┌────────

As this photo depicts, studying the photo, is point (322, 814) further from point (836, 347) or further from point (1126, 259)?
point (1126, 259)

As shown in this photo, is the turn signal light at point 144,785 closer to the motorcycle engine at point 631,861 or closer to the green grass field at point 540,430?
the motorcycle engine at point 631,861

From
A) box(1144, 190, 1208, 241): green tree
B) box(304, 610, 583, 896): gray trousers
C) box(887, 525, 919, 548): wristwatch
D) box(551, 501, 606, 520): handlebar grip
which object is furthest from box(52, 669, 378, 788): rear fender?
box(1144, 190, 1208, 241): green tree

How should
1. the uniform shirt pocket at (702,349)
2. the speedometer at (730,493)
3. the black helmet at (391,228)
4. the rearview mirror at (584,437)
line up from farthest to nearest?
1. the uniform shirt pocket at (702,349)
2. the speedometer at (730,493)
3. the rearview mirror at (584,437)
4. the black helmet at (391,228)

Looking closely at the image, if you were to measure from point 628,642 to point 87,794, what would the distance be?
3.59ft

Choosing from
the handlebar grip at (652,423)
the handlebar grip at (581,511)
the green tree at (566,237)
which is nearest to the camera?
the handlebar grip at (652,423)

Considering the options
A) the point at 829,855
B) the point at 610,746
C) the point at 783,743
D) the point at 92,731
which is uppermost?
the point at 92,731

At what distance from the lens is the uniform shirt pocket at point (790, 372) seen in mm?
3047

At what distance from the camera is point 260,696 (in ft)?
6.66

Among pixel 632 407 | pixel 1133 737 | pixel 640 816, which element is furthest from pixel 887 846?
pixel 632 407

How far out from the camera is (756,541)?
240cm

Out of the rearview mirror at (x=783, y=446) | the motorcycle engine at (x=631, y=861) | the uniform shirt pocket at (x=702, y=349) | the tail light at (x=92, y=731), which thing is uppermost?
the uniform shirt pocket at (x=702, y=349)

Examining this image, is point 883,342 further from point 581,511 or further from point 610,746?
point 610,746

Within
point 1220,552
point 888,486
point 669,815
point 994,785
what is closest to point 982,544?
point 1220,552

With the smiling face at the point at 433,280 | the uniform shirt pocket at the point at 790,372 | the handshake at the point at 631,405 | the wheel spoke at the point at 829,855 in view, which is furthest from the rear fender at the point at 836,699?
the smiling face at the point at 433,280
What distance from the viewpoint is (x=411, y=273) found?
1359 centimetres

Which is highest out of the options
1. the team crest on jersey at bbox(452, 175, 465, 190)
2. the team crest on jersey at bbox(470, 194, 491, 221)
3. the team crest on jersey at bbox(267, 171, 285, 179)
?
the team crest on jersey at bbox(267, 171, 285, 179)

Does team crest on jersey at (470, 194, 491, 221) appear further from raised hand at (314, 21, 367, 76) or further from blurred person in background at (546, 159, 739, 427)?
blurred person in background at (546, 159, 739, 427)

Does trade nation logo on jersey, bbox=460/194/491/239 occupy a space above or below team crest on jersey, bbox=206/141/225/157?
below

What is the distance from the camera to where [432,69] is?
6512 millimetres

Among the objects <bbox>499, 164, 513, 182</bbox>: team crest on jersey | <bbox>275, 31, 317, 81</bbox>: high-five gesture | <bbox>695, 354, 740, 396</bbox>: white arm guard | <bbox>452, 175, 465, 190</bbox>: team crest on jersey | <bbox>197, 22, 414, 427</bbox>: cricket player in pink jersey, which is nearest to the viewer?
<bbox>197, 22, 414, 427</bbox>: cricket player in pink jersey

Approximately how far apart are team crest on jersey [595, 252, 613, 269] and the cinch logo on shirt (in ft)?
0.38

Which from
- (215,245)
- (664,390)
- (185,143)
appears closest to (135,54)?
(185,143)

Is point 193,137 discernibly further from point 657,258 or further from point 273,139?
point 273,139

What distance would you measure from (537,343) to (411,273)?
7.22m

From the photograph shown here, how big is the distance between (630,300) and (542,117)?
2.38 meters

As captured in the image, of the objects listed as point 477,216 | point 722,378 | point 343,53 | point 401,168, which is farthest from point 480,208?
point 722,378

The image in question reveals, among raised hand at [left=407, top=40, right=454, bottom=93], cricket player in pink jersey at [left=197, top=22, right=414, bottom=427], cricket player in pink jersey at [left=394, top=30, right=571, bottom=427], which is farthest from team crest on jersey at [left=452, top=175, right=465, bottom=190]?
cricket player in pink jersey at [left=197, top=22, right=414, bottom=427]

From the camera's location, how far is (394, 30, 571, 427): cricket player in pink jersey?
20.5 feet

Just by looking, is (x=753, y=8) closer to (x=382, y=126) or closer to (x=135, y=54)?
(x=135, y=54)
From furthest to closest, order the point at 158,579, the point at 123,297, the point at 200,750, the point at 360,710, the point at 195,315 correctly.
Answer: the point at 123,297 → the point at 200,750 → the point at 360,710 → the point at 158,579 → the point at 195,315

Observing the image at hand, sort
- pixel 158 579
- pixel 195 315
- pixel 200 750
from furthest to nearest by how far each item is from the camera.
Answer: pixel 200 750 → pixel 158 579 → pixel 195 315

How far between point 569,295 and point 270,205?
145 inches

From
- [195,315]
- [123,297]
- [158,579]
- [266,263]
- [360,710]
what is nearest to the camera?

└────────

■ **Task requirements**
Begin with the line that contains "From the camera's" and set down each line exactly until the records above end, including the final line.

■ **Solution for this task**
From the camera's location, how far is (394, 30, 571, 427): cricket player in pink jersey?
20.5 feet

Just by looking, is (x=753, y=8) closer to (x=382, y=126) or closer to (x=135, y=54)?
(x=135, y=54)
From furthest to closest, order the point at 158,579, the point at 123,297, the point at 200,750, the point at 360,710, the point at 195,315 correctly.
Answer: the point at 123,297 → the point at 200,750 → the point at 360,710 → the point at 158,579 → the point at 195,315

Observing the image at hand, sort
- pixel 158 579
- pixel 195 315
- pixel 200 750
from furthest to nearest by how far each item is from the camera.
Answer: pixel 200 750 → pixel 158 579 → pixel 195 315

How far between point 569,295 and point 270,205?
145 inches

From
- [195,315]
- [123,297]
- [158,579]
- [266,263]
- [360,710]
what is nearest to the camera?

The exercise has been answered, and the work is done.